*Exercise task 1*
Among the entries, begin at the line that has "Which amongst" and stop after the line that has "11.3 meters". Give only those lines, swapping "sandy beach" for "pebbled shore" and leaving all else unchanged.

*Excerpt provided*
Loss Functions: Measuring Model Error

Why this module exists

A model is only as good as its ability to minimize error. Loss functions (also called cost functions or objective functions) quantify how wrong the model's predictions are. The choice of loss function shapes what the model learns.

Understanding loss functions is essential for understanding training dynamics and debugging models.

1) What is a loss function?

A loss function L(y_true, y_pred) takes:

• y_true: The correct answer (ground truth)
• y_pred: The model's prediction

And returns a scalar measuring how wrong the prediction is.

Properties:

• L ≥ 0 (non-negative)
• L = 0 when prediction is perfect
• Larger L = worse prediction

2) Mean Squared Error (MSE)

The default for regression tasks:

def mse(y_true, y_pred):
    n = len(y_true)
    return sum((y_true[i] - y_pred[i])**2 for i in range(n)) / n

Formula: MSE = (1/n) Σ(yᵢ - ŷᵢ)²

Properties:

• Penalizes large errors heavily (squared term)
• Differentiable everywhere
• Sensitive to outliers
• Units are squared (not interpretable directly)

3) Mean Absolute Error (MAE)

An alternative for regression:

def mae(y_true, y_pred):
    n = len(y_true)
    return sum(abs(y_true[i] - y_pred[i]) for i in range(n)) / n

Formula: MAE = (1/n) Σ|yᵢ - ŷᵢ|

Properties:

• Less sensitive to outliers than MSE
• Same units as the target
• Not differentiable at zero (but subgradient works)

*Exercise inputs*
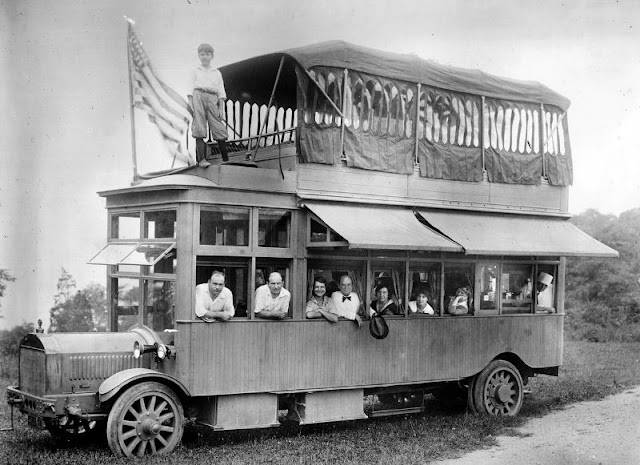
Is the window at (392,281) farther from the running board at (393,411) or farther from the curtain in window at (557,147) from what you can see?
the curtain in window at (557,147)

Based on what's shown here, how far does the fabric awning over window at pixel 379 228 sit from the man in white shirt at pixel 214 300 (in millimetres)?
1586

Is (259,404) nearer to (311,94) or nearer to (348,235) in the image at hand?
(348,235)

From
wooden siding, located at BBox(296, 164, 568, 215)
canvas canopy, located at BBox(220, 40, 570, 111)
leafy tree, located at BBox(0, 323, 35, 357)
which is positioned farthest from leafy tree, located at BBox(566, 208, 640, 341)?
leafy tree, located at BBox(0, 323, 35, 357)

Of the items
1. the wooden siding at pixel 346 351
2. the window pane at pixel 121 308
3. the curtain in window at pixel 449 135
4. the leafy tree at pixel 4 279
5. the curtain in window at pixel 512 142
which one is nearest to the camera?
the wooden siding at pixel 346 351

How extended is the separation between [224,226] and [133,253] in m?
1.21

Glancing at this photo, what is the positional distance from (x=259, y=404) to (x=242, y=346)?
79 centimetres

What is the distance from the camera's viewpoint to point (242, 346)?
31.6 ft

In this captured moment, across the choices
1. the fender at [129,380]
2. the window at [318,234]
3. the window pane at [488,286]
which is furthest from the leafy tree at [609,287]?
the fender at [129,380]

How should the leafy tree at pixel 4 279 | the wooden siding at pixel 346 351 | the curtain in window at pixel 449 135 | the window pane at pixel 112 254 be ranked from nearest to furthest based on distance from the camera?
1. the wooden siding at pixel 346 351
2. the window pane at pixel 112 254
3. the curtain in window at pixel 449 135
4. the leafy tree at pixel 4 279

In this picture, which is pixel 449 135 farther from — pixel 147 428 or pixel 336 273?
pixel 147 428

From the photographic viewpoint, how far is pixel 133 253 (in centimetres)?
981

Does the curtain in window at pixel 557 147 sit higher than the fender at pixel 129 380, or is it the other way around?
the curtain in window at pixel 557 147

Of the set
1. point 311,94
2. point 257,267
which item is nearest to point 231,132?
point 311,94

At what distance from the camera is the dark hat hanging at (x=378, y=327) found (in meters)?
10.8
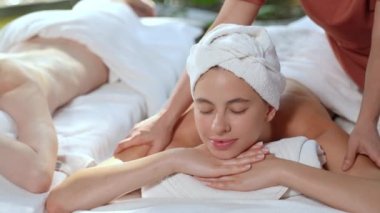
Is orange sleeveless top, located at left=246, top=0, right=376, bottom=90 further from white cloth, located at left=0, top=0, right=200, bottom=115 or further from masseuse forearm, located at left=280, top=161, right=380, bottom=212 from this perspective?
white cloth, located at left=0, top=0, right=200, bottom=115

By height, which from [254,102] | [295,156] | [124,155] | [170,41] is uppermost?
[254,102]

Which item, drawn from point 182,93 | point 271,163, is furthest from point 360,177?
point 182,93

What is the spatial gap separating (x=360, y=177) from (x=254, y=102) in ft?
0.88

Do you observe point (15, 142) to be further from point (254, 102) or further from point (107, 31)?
point (107, 31)

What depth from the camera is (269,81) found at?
135 cm

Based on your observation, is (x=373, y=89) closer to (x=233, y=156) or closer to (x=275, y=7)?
(x=233, y=156)

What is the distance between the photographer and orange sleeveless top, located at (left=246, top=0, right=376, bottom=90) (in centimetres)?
165

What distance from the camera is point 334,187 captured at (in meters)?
1.30

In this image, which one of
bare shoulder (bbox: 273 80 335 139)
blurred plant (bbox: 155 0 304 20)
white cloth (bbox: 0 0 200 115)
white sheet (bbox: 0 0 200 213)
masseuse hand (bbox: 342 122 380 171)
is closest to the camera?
masseuse hand (bbox: 342 122 380 171)

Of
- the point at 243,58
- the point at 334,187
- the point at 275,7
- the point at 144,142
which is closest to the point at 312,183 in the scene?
the point at 334,187

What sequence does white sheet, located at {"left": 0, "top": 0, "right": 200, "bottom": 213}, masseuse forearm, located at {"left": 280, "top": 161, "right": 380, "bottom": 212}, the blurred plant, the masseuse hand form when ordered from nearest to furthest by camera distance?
masseuse forearm, located at {"left": 280, "top": 161, "right": 380, "bottom": 212} < the masseuse hand < white sheet, located at {"left": 0, "top": 0, "right": 200, "bottom": 213} < the blurred plant

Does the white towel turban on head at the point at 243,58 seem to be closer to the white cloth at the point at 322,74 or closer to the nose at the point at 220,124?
the nose at the point at 220,124

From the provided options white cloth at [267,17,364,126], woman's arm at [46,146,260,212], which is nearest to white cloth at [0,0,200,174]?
woman's arm at [46,146,260,212]

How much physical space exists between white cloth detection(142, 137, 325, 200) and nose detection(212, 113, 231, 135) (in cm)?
13
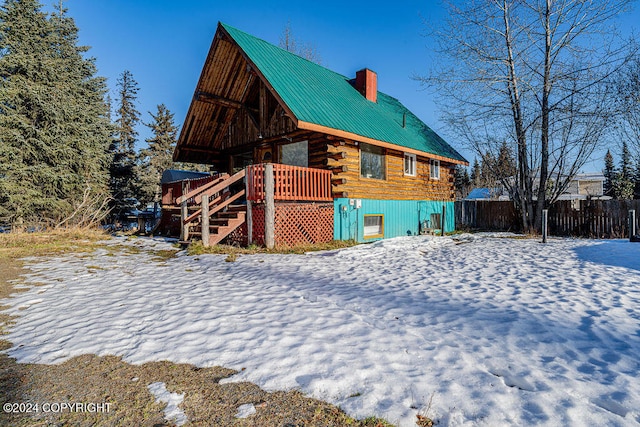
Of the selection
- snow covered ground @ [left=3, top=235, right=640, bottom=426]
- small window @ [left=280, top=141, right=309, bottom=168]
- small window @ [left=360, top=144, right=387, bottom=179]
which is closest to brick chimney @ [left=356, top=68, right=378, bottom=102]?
small window @ [left=360, top=144, right=387, bottom=179]

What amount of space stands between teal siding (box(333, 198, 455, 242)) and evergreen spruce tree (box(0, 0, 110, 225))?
11333 millimetres

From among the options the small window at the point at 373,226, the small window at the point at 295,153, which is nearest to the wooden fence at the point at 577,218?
the small window at the point at 373,226

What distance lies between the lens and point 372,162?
535 inches

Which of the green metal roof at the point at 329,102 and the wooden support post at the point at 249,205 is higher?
the green metal roof at the point at 329,102

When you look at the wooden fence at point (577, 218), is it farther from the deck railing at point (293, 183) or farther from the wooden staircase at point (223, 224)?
the wooden staircase at point (223, 224)

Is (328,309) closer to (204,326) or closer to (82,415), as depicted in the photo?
A: (204,326)

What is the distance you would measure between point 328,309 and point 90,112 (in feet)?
71.4

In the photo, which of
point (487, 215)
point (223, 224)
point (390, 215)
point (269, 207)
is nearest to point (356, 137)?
point (390, 215)

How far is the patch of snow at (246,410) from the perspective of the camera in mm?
2250

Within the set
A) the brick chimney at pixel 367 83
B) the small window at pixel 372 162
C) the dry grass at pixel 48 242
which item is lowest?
the dry grass at pixel 48 242

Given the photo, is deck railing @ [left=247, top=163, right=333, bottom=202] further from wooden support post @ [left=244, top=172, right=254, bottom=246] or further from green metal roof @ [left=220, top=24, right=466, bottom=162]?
green metal roof @ [left=220, top=24, right=466, bottom=162]

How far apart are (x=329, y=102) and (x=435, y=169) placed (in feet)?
24.2

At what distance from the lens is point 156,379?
270 cm

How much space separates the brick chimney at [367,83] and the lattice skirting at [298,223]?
7802 mm
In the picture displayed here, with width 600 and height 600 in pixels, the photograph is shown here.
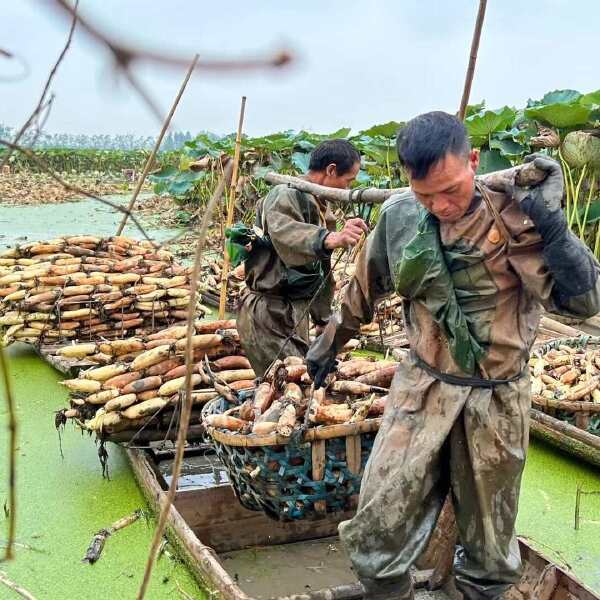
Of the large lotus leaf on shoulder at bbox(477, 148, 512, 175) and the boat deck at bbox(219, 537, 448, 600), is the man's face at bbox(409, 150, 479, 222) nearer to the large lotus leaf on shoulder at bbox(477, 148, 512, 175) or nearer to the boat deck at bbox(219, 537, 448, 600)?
the boat deck at bbox(219, 537, 448, 600)

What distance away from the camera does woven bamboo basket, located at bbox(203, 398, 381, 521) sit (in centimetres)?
269

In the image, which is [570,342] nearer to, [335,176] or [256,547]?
[335,176]

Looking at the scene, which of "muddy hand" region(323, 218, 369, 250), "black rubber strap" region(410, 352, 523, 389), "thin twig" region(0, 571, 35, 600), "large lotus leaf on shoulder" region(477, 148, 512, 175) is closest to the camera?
"thin twig" region(0, 571, 35, 600)

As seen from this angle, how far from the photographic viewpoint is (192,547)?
2.77 metres

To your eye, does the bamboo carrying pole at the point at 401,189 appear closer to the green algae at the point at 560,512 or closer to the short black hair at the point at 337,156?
the short black hair at the point at 337,156

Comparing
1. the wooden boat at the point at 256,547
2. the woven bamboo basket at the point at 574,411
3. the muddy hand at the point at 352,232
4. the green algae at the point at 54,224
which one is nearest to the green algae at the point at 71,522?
the wooden boat at the point at 256,547

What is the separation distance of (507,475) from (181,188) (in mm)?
10391

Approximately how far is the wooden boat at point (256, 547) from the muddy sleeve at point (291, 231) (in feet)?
3.61

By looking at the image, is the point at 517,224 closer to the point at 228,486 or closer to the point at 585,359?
the point at 228,486

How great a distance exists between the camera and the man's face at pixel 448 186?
197 centimetres

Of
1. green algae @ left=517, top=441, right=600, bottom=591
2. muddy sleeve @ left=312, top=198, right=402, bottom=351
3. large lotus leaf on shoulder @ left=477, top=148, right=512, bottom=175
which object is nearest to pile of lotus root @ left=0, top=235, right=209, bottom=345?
green algae @ left=517, top=441, right=600, bottom=591

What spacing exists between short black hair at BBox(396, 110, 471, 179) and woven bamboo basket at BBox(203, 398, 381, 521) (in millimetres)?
1111

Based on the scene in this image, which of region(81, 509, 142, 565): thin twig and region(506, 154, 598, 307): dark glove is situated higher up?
region(506, 154, 598, 307): dark glove

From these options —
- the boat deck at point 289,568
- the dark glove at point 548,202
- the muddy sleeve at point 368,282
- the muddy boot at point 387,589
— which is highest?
the dark glove at point 548,202
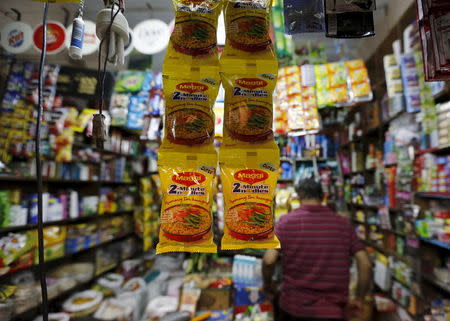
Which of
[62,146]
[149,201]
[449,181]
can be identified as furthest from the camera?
[149,201]

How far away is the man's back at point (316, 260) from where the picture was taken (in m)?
2.03

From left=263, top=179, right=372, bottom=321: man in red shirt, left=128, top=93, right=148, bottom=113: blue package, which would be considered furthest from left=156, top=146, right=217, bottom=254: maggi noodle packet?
left=128, top=93, right=148, bottom=113: blue package

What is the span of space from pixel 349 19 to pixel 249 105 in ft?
1.41

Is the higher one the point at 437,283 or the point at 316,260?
the point at 316,260

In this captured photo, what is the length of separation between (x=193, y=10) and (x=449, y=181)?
2693mm

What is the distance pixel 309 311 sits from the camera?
6.65 ft

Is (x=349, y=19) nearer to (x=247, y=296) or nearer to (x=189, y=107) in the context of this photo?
(x=189, y=107)

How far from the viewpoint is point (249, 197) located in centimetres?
79

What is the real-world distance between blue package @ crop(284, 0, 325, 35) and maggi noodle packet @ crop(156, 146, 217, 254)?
521 mm

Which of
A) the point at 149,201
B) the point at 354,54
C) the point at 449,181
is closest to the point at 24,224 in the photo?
the point at 149,201

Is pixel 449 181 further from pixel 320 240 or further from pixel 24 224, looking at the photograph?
pixel 24 224

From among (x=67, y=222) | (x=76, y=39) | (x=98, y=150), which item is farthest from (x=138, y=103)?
(x=76, y=39)

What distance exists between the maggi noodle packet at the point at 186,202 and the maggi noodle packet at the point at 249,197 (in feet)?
0.16

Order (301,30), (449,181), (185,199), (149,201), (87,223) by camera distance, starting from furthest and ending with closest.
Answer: (149,201), (87,223), (449,181), (301,30), (185,199)
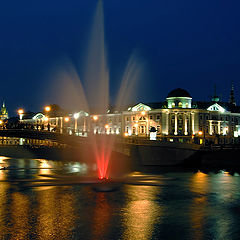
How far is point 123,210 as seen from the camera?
2772 centimetres

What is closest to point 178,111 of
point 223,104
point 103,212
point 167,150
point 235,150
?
point 223,104

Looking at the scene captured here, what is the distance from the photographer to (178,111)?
366 ft

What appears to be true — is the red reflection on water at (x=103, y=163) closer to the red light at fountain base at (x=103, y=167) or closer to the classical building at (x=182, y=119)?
the red light at fountain base at (x=103, y=167)

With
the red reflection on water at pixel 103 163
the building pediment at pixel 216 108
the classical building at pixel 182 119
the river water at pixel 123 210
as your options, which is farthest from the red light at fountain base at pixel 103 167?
the building pediment at pixel 216 108

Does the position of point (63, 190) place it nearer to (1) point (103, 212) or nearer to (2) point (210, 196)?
(1) point (103, 212)

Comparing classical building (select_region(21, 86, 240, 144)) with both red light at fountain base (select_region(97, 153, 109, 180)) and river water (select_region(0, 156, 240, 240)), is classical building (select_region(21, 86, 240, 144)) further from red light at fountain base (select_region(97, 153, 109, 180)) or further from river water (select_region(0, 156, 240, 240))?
river water (select_region(0, 156, 240, 240))

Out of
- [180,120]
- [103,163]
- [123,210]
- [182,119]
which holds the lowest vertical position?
[123,210]

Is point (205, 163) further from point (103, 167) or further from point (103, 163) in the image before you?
point (103, 167)

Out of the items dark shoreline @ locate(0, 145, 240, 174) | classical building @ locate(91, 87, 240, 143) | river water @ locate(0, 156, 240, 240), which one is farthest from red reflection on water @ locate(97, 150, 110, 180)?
classical building @ locate(91, 87, 240, 143)

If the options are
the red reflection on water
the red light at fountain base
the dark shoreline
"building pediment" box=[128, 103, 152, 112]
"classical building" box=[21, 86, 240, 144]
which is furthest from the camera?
"building pediment" box=[128, 103, 152, 112]

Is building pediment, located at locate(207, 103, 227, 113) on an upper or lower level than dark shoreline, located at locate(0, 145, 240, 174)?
upper

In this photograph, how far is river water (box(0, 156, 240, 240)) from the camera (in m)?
21.7

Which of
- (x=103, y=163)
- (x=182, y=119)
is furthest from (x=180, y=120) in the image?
(x=103, y=163)

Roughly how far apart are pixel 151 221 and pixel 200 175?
1066 inches
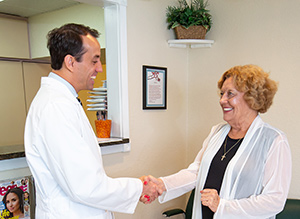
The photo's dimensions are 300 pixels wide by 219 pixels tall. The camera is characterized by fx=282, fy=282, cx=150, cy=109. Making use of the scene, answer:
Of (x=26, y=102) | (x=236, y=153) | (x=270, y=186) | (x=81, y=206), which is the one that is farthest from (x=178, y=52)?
(x=26, y=102)

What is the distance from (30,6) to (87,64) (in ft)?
7.29

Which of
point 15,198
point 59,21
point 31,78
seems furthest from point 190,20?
point 31,78

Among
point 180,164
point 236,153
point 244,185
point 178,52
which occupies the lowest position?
point 180,164

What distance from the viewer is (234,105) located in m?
1.54

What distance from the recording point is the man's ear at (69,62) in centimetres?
129

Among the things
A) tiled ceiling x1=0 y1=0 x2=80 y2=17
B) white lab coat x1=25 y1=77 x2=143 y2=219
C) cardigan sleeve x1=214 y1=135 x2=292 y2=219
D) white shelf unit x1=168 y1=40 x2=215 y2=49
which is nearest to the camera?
white lab coat x1=25 y1=77 x2=143 y2=219

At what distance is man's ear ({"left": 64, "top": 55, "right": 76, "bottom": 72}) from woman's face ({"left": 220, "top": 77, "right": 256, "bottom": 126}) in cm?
83

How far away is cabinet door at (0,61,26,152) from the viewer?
344cm

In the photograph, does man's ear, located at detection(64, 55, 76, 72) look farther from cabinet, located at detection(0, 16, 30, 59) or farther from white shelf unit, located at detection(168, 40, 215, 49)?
cabinet, located at detection(0, 16, 30, 59)

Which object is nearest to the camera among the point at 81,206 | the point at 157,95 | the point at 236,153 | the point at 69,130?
the point at 69,130

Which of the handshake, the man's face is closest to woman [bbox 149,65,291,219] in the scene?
the handshake

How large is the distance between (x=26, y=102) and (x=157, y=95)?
2032mm

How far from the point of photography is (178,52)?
259 centimetres

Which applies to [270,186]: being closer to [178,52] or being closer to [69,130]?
[69,130]
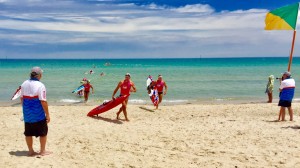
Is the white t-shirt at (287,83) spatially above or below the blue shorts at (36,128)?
above

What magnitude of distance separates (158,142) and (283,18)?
667 cm

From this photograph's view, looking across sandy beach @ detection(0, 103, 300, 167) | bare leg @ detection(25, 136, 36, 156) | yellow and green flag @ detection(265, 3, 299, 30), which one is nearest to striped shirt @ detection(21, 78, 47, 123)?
bare leg @ detection(25, 136, 36, 156)

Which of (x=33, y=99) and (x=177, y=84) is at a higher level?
(x=33, y=99)

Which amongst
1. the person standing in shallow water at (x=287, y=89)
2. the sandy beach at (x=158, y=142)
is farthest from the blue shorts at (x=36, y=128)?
the person standing in shallow water at (x=287, y=89)

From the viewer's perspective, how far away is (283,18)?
11.3 meters

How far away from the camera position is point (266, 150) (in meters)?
7.13

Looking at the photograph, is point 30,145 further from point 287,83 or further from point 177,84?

*Exercise task 2*
Restate the entire text on loss functions word for word.

*Complete output 1*
Which amongst
1. the person standing in shallow water at (x=287, y=89)
2. the pebbled shore at (x=158, y=142)
is farthest from the blue shorts at (x=36, y=128)?
the person standing in shallow water at (x=287, y=89)

From the viewer's perspective, how far away is (283,18)?
11.3 meters

*Complete output 2*
Loss Functions: Measuring Model Error

Why this module exists

A model is only as good as its ability to minimize error. Loss functions (also called cost functions or objective functions) quantify how wrong the model's predictions are. The choice of loss function shapes what the model learns.

Understanding loss functions is essential for understanding training dynamics and debugging models.

1) What is a loss function?

A loss function L(y_true, y_pred) takes:

• y_true: The correct answer (ground truth)
• y_pred: The model's prediction

And returns a scalar measuring how wrong the prediction is.

Properties:

• L ≥ 0 (non-negative)
• L = 0 when prediction is perfect
• Larger L = worse prediction

2) Mean Squared Error (MSE)

The default for regression tasks:

def mse(y_true, y_pred):
    n = len(y_true)
    return sum((y_true[i] - y_pred[i])**2 for i in range(n)) / n

Formula: MSE = (1/n) Σ(yᵢ - ŷᵢ)²

Properties:

• Penalizes large errors heavily (squared term)
• Differentiable everywhere
• Sensitive to outliers
• Units are squared (not interpretable directly)

3) Mean Absolute Error (MAE)

An alternative for regression:

def mae(y_true, y_pred):
    n = len(y_true)
    return sum(abs(y_true[i] - y_pred[i]) for i in range(n)) / n

Formula: MAE = (1/n) Σ|yᵢ - ŷᵢ|

Properties:

• Less sensitive to outliers than MSE
• Same units as the target
• Not differentiable at zero (but subgradient works)